This was too good not to share.
Fuzzy Ergo Sum
Lately there’s been something of a vogue for posthumous sequels to classic SF works. (This sort of thing happens every few decades, often when the economy turns sour and publishers are looking for “sure things” that don’t require massive payments to living big-name authors.)
H. Beam Piper’s original 1962 novel Little Fuzzy is one of the most beloved books in the field. And since Piper and his heirs weren’t careful about the arcane copyright registration procedures of the time, the book is now in the public domain (i.e.: anyone can write a sequel without owing Piper’s heirs one red cent).
This isn’t the first Little Fuzzy sequel; the history of the series is convoluted at best.
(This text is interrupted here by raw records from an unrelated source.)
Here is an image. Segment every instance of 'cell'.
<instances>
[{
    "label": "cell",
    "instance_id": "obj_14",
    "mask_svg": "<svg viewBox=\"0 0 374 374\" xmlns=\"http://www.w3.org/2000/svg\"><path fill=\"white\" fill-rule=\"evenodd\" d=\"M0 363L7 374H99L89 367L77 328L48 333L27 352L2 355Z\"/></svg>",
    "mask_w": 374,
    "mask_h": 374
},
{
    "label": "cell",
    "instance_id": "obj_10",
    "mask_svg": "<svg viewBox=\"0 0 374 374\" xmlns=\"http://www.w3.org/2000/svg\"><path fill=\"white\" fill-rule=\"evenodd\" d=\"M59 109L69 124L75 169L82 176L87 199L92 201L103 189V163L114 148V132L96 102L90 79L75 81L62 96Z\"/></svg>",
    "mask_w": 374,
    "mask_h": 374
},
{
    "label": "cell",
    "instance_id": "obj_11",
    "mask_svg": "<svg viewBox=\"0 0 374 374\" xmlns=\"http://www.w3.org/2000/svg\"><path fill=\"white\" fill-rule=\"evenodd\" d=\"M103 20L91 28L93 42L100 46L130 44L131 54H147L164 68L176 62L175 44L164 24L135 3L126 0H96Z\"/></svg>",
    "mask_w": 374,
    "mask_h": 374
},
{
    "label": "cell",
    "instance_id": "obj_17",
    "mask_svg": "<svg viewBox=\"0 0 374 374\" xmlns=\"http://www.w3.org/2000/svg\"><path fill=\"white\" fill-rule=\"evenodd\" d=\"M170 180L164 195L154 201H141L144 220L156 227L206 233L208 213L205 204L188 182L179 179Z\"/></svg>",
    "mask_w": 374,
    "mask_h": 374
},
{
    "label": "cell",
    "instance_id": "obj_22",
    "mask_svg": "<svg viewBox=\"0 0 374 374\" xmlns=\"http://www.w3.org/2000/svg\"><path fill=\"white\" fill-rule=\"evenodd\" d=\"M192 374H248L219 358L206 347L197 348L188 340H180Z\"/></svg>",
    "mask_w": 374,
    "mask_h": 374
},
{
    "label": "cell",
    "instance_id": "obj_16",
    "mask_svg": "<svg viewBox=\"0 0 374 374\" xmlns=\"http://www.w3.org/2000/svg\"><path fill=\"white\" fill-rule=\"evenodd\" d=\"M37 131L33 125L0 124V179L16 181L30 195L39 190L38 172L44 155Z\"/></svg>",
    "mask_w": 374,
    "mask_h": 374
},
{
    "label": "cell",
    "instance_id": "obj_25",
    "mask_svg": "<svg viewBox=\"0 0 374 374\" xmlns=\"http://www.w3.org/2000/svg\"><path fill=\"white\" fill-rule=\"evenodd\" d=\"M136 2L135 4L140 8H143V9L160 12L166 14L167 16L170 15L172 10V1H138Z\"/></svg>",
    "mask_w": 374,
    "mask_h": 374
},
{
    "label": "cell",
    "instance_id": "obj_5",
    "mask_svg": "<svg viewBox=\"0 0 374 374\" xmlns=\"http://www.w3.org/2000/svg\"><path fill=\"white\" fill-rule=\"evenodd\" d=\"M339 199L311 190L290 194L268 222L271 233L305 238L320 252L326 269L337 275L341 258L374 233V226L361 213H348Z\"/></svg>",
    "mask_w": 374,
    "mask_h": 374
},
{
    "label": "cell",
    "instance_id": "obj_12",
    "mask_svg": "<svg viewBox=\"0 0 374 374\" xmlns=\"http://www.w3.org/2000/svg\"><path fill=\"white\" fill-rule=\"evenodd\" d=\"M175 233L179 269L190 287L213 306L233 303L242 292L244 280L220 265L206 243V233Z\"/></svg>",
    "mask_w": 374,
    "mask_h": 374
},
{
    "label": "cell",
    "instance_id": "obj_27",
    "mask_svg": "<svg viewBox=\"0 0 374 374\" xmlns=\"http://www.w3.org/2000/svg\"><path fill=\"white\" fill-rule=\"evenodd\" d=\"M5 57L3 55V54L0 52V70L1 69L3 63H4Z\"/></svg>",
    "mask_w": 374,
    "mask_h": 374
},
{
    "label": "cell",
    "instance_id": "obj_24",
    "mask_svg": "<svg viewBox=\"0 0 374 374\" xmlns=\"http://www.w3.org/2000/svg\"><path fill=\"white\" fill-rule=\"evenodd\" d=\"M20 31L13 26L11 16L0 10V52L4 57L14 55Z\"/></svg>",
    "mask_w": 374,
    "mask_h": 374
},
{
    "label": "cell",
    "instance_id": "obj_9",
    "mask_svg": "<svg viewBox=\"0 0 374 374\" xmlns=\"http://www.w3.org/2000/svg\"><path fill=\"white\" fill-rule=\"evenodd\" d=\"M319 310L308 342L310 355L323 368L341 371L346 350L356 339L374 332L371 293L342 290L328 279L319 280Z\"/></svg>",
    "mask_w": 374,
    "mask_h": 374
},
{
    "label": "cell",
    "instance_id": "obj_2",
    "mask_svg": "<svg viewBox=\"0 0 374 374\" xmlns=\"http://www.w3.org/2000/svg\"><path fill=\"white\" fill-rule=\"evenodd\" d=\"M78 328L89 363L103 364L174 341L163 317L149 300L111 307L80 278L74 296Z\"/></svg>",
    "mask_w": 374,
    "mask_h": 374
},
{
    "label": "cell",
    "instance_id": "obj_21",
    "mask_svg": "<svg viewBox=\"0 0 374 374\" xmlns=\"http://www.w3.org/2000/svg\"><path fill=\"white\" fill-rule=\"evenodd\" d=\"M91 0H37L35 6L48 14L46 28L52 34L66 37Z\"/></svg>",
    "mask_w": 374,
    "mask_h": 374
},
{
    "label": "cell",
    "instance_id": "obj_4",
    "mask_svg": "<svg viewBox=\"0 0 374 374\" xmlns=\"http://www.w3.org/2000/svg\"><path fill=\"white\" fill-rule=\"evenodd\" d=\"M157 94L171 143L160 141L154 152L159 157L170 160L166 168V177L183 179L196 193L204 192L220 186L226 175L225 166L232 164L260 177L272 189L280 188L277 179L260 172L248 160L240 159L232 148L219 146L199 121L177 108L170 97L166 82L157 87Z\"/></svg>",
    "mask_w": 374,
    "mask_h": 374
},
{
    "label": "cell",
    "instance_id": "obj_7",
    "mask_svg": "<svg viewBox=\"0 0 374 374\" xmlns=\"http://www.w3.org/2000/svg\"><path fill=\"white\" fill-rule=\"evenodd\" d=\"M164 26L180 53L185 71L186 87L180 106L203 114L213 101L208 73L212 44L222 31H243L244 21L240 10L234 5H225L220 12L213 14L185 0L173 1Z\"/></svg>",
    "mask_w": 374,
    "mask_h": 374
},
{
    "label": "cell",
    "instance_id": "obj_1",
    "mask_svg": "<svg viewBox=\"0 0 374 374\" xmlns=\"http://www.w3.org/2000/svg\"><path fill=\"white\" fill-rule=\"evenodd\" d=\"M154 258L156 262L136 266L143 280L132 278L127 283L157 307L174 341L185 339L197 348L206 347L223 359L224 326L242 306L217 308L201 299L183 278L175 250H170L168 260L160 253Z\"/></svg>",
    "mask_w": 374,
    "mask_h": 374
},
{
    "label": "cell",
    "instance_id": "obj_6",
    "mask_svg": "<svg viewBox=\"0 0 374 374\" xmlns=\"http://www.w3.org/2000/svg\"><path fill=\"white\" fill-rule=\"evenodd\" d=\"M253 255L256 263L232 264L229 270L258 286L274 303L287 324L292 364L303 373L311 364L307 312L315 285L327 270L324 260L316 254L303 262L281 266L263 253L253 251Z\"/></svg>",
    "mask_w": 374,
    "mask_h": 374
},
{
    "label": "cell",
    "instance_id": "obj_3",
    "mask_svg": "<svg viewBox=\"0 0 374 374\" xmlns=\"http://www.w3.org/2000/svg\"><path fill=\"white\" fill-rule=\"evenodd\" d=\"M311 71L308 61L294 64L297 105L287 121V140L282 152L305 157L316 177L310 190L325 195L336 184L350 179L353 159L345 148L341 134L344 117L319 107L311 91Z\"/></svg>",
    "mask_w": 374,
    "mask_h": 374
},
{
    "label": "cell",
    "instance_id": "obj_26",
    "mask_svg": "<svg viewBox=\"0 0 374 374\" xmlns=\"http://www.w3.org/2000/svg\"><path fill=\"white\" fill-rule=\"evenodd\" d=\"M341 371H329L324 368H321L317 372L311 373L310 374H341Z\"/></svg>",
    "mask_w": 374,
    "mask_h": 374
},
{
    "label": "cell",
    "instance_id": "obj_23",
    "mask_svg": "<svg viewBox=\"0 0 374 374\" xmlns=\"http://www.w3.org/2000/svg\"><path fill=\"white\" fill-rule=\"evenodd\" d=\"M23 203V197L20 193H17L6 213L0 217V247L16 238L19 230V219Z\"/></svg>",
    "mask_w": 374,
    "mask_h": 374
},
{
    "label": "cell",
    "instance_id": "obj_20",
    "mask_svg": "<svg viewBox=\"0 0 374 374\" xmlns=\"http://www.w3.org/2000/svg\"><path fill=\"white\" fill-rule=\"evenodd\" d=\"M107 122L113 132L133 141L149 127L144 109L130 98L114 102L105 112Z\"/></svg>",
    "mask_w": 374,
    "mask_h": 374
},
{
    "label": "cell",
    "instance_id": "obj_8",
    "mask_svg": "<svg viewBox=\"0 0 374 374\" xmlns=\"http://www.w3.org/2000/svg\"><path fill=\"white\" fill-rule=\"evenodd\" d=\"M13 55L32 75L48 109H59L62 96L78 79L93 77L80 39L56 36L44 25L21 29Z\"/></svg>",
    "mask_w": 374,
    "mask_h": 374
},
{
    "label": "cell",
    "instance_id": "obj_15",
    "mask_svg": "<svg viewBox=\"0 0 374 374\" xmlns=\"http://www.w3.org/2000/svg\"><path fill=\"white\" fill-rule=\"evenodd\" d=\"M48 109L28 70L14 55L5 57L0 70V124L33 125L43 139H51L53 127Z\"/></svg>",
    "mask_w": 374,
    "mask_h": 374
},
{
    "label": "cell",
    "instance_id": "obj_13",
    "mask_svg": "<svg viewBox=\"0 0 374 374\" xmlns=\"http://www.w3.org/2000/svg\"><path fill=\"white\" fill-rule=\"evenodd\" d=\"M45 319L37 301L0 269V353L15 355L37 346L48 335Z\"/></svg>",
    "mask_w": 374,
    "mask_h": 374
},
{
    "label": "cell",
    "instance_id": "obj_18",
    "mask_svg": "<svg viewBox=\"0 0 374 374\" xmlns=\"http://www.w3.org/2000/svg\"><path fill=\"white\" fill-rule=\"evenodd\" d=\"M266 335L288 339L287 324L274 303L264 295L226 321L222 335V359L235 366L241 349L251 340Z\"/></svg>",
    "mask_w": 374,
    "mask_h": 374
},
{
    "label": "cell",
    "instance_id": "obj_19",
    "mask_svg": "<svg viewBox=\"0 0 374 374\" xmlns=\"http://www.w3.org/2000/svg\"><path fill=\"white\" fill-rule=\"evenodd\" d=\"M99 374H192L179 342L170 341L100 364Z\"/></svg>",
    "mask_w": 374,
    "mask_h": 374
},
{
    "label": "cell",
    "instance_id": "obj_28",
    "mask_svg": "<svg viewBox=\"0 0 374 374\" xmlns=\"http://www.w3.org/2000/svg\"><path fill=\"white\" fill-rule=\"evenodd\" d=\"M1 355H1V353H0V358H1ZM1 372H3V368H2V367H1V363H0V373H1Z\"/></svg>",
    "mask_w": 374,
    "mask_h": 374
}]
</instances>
Piper himself wrote one direct sequel, Fuzzy Sapiens (1964). Much later, Ace Books continued the series with Fuzzy Bones by William Tuning (1981). Golden Dream: A Fuzzy Odyssey by Ardath Mayhar (1982) retells the original story from the viewpoint of the alien Fuzzies.
Subsequently, a lost manuscript for a third Fuzzy novel was discovered among Piper’s papers; it was published in 1984 as Fuzzies and Other People. The events of this book contradicted those in Fuzzy Bones (of course), so the latter book is considered as part of an alternate universe.
To make matters even more confusing, by the time you read this Tor will have published Fuzzy Nation by John Scalzi, which is supposed to “reboot” the whole Little Fuzzy universe and start over from the beginning.
And where does Fuzzy Ergo Sum fit in? It picks up where Fuzzies and Other People left off, continuing the story of explorer Jack Halloway (who discovered the Fuzzies), CEO Victor Grego, and Little Fuzzy himself. It’s been a quiet few years on the peaceful planet Zarathustra, but now a new bureaucrat touches down on an unexplained mission. Then Zarathustra’s worst criminal escapes from jail, the Chief Prosecutor is kidnapped, and the Fuzzies and their human friends have more than enough problems to deal with.
Of all the commissioned sequels, Wolfgang Diehr’s most captures the voice of H. Beam Piper. One gets the feeling that he is a fan of Piper, and he’s also a good enough writer to pull off the right mix of homage and originality.
At $38.00 the hardcover is pretty steep, but the e-book is well worth the asking price.
How cool is that? Of course, I am the only non-Piper writer to try to stay completely in the canon, so that may have given me an edge. Still, AWESOME review. Now if it would just translate to sales…
I should point out that I was not commissioned for this book. I started it as a piece of fan-fic back in 2006. It was partially reviewed by my Creative writing class back in 2007. I was asked to get it ready for publication in 2010 by Pequod Press, the number one publisher of Piper related sequels, but a very small firm. Not a giant like Tor.
If you haven’t read “Little Fuzzy” by H. Beam Piper, go to Project Gutenberg and download a free copy. In fact, check out all the other Piper stories while you are there. Well worth the time. Also, try haunting some used book stores for the other Fuzzy Books and the Paratime collection featuring “Lord Kalvan of Otherwhen.”